As the dust now settles following Tuesday’s annual budget pantomime in Shitty Hall (short version: MASSIVE CUTS! HUGE JOB LOSSES! OUR CITY RUN BY MORONS!), it looks like fun times are ahead.
Meanwhile, as the party barons bicker amongst themselves over exactly who is responsible for precisely which pile of crap we are all going to be forced to bite down on over the coming year, it’s City Director NICOLA ‘LADY GAGA’ YATES – the city’s six-figure salaried second-choice chief executive – who has been selling the shit sandwich diet to staff.
The fact that it took her the best part of two days to dream up anything halfway optimistic does not bode well, but try she did, with a round-robin message to all staff that she sent out today.
Naturally, the grim news that she will be “reducing the number of people who work for the organisation by around 800 [full time positions]” is left till the end, along with what might be a contender for Least Convincing Promise Of The Year: “I want to say again that wherever possible my commitment absolutely remains to avoiding compulsory redundancies.”
As convincingly as any £160,000-a-year career sacker can try, she attempts to project optimism, claiming that “many” of the £83 million-worth of savings that have to be made “will come from doing things more efficiently including – redesigning services, refocusing resources for the areas that need them most, squeezing more from our contracts and raising income.”
In other words: HELP! WHERE THE HELL IS THE MONEY GOING TO COME FROM?!
Certainly if Gaga’s own approach to thrift is anything to go by, we’re all screwed.
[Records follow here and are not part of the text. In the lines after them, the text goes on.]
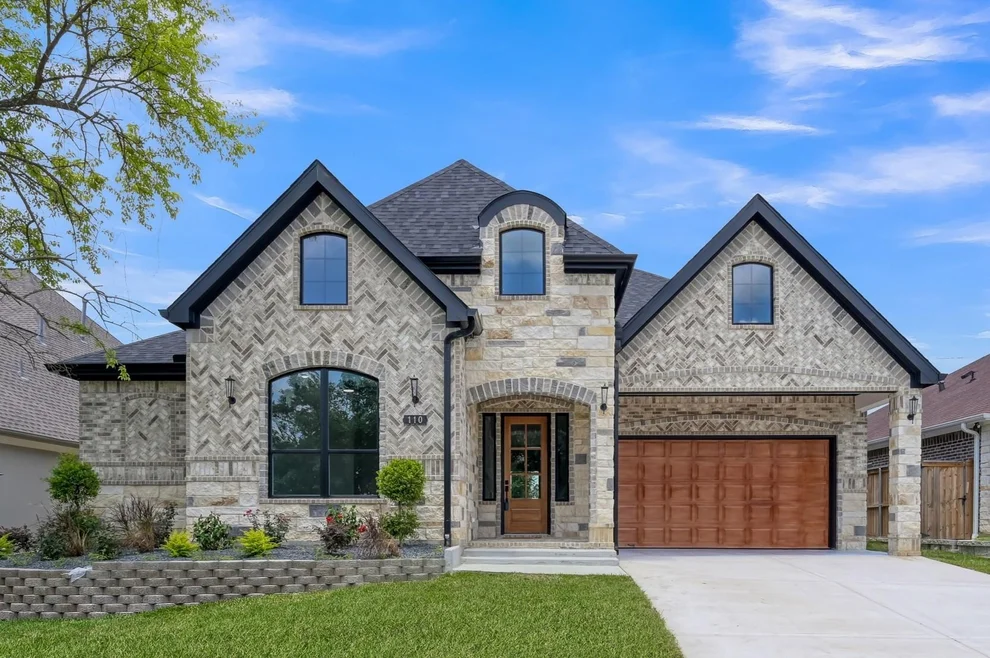 Unit for sale at 110 Bermuda Circle, Montgomery, TX 77356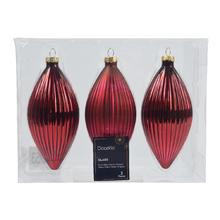 Bordové sklenené vianočné ozdoby v tvare slzy.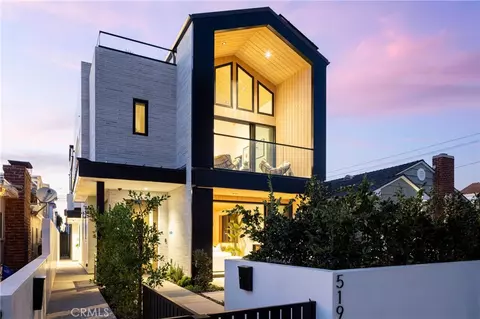 519 Narcissus Ave #A, Corona Del Mar, CA 92625
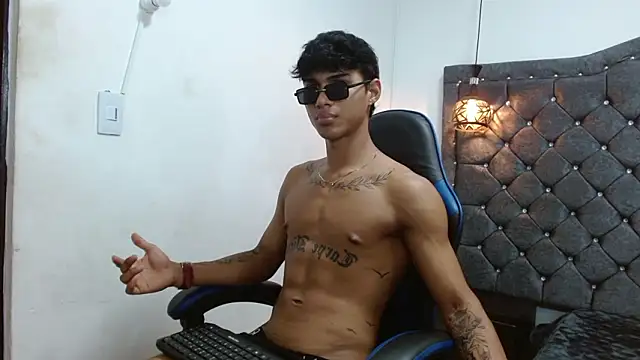 Chat XXX Live luka_big18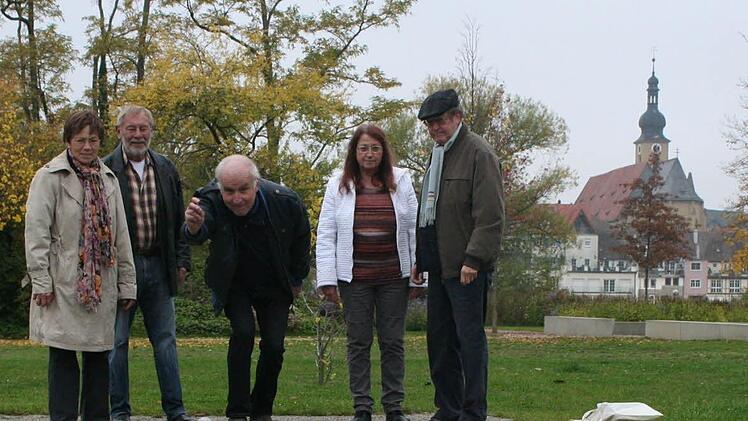Begeisterte Boule-Spieler vor herrlicher Kulisse: Leni und Wolfgang Werner, Martin und Jocelyne Nicoly sowie Rolf Wenkheimer üben schon einmal für das Turnier am Sonntag.  Foto: Dieter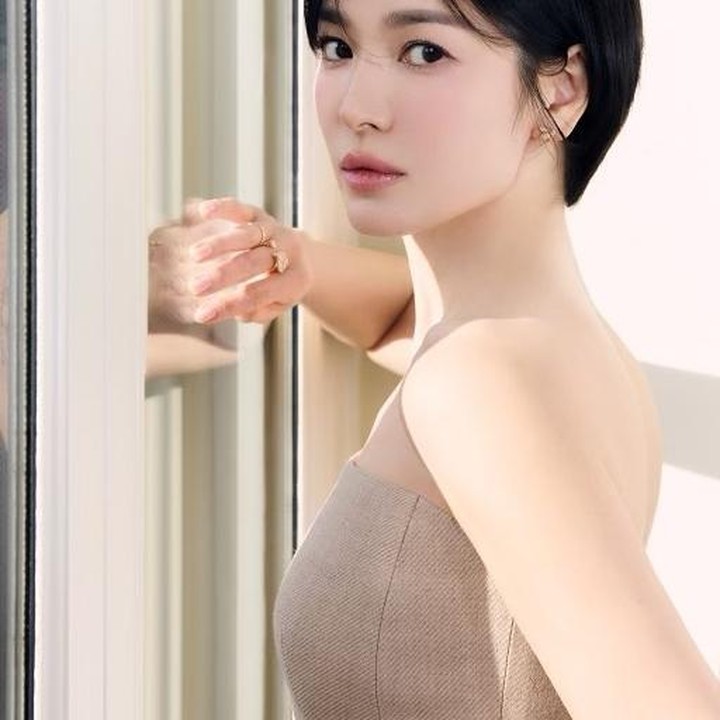 <p>Potongan short bob klasik modern ala Song Hye Kyo ini juga sangat cocok untuk tampilan formal atau semi formal. Meski outfit Bunda sederhana, tetapi tetap meninggalkan kesan profesional seperti yang terlihat pada potret ini. (Foto: Instagram @kyo1122)</p>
Look at her published expenses, which totalled around £3,800 for just ten months.
At first glance, nothing spectacularly bad – but when you get into the detail, you realise these are the expenses of the sort of overpaid idiot who thinks .
A Zones 1-2 Underground ticket for one of her trips to London cost us £11.80 – when in fact the TfL fares chart helpfully demonstrates that the cash fare for a single journey is just £4.70 (making it a £9.40 round trip), with electronic ‘Oyster’ fares capped at £8.40 for a whole day of journeys, and One Day Travelcards costing no more than £9.
Similarly, a return train trip to London to a scheduled event was charged to us at £72.50 – when according to the National Rail Enquiries website typically such a journey, booked a fortnight in advance, would cost from around £50-£60, with even bigger savings for earlier booking.
A 1.5 mile taxi journey from City Hall to Portland Square is charged at £7.90, when the Council’s own Final Agreed Tariff Card would have it at £5.30 (plus 20p per 40 seconds of waiting time). Perhaps Gaga got stuck in a ten minute traffic jam and was just TOO POSH TO WALK!
Neither could she be bothered to walk up (or down!) Park Street, so instead she had us fork out £13.60 on a return taxi journey to Bristol Uni for a meeting with well-dodgy Vice Chancellor (and notable Merchant Venturer) Eric Thomas. That’s right – £13.60 for a round trip of BARELY A MILE!
A return trip from Council House to the M-Shed is so obviously taking the piss that it even has its own excuse note: “Not enough time between important meetings to walk”. Well, by foot it’s a mere half-a-mile away – that’s a stroll of five-to-ten minutes. Driving, due to the traffic management around the Centre and the Harbourside, it’s most likely a car journey of approximately two miles, taking about, erm, ten minutes!
And so on, and so on.
And this is the person trusted to find £83 million in savings by “doing things more efficiently”!
What was that old saying? ‘Watch the pennies, and the pounds will look after themselves’?
Well, not if Gaga’s in charge of the penny-surveillance!